Layer 2: Cloud Platforms (catalog/cloud/)
Infrastructure platform configurations like Cloudflare Workers, including:
- AI Gateway configuration (routing, caching, analytics)
- Platform capabilities (bindings, storage, compute)
- Platform-specific features
Layer 3: Base Interfaces (src/platforms/base/)
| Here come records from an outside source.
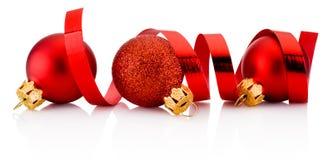 Tre röda julstruntsaker och krullande papper som isoleras på vit Royaltyfria Bilder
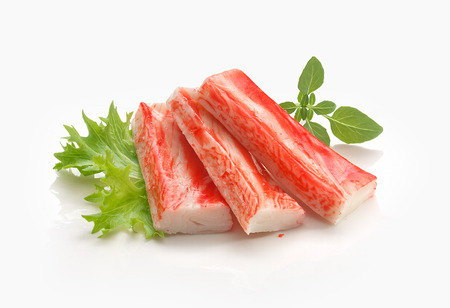 Three red crab stick with green lettuce and basil on the white plate Stock Photo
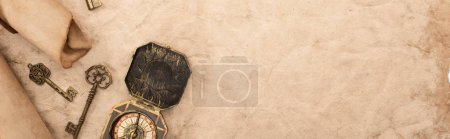 Photo for Top view of vintage keys and compass on aged paper, panoramic shot - Royalty Free Image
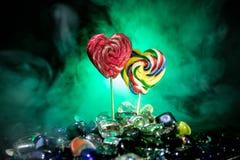 Poucos pirulitos coloridos do coração dos doces em doces coloridos diferentes contra o fundo nevoento tonificado escuro Fotos de Stock Royalty Free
TypeScript interfaces and types that all platform adapters must implement. Source code that compiles to dist/platforms/base/:
- platform.ts - BasePlatform abstract class
- types.ts - PlatformModel, PlatformProvider, ValidationResult types
- index.ts - Public exports
AI Provider Configuration
Each AI provider file contains:
{
"provider": "openai",
"name": "OpenAI",
"defaultRouting": "cloudflare-gateway",
"endpoints": {
"direct": {
"baseUrl": "https://api.openai.com/v1"
},
"cloudflare-gateway": {
"baseUrl": "https://gateway.ai.cloudflare.com/v1/{account}/{gateway}/openai",
"features": ["caching", "rate-limiting", "analytics"]
}
},
"models": [
{
"id": "gpt-4o",
"name": "GPT-4o",
"status": "active",
"capabilities": ["chat", "vision", "function-calling"],
"contextWindow": 128000,
"recommended": true
}
]
}Routing Modes
Conductor supports three routing modes for accessing AI models:
1. cloudflare - Platform-Native (Workers AI only)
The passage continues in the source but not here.